The baby's family had moved into the Cornelia residence after their Wisconsin home burned, Terrell told CNN affiliate WXIA, and while the family members were aware of drug activity in the home, they kept the children out of sight in a different room while any of these going-ons were happening.
Thonetheva was arrested at another Cornelia residence, along with three other people, shortly after the raid, Terrell said. He is charged with distribution of methamphetamine. Habersham County Chief Assistant District Attorney J. Edward Staples said Thonetheva could also be charged in connection with the baby's injuries.
Thonetheva was already out on bond for an October 2013 charge of possession of a firearm during the commission of a felony the felony being distribution of methamphetamine, Staples said.

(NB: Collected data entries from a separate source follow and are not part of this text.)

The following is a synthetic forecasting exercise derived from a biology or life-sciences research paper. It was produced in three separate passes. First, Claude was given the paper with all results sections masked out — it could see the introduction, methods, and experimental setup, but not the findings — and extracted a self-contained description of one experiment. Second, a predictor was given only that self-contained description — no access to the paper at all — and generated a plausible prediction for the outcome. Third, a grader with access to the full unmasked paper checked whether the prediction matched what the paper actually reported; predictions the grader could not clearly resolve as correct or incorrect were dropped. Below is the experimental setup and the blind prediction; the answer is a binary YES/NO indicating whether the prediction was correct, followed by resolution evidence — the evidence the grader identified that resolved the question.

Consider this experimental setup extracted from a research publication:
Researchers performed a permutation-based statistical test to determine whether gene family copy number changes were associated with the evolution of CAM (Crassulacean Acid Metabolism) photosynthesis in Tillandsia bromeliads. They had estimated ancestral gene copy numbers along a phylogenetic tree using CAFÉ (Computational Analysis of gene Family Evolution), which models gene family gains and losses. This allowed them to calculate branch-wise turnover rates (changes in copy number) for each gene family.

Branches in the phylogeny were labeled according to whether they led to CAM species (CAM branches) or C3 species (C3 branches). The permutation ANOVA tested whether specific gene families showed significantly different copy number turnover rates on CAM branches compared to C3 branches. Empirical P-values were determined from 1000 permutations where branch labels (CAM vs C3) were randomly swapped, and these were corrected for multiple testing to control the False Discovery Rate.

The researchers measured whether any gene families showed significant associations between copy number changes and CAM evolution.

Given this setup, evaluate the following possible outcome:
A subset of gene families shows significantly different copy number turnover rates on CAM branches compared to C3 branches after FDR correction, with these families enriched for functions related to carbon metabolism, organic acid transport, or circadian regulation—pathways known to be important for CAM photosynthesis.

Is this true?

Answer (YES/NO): YES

So the facts are a little different than the story circulating and while the use of the flash bang was questionable I'm not sure it documents the case police officers out of control.
The police could still have used other methods to do what needed done. They are using tactics that are more suitable for raids on fortified compounds and using them on suburban dwellings. For the amount of drugs that are often confiscated in these flash bang raids, it’s overkill.
In this case, it would seem, the miserable People of Habersham County ought to be on the hook for all expenses! Let them take it out of the relevant pension fund!
A drug task force?? Why do we need drug task forces?
Deputy Long should be up for attempted murder. No Darren Wilson he!
So, a meth family uses the crib like Hamas uses civilians. Don’t blame the cops, blame the criminals.
Of course they don't have to pay "anything!" They have to pay one million dollars.
From your keyboard to G-d’s ears.
Not likely. They were probably using the crib as they said they did, because they were cramped for room.
I’m not saying they were innocent, but they were hardly a hardcore mafia family.
A confidential informant is a criminal who seels information to the cops to keep his ass out of jail. They are - shall we say - less than reliable? Also, I’m see a lot of “alleged,” but precious little hard evidence.
That story reads like a lying cop trying to cover himself after he screwed up big-time. I wonder why?
You would have every right to kill them all where they stand.
I wouldn’t be doing it in response to a raid, but more Charles Bronson type of vengeance.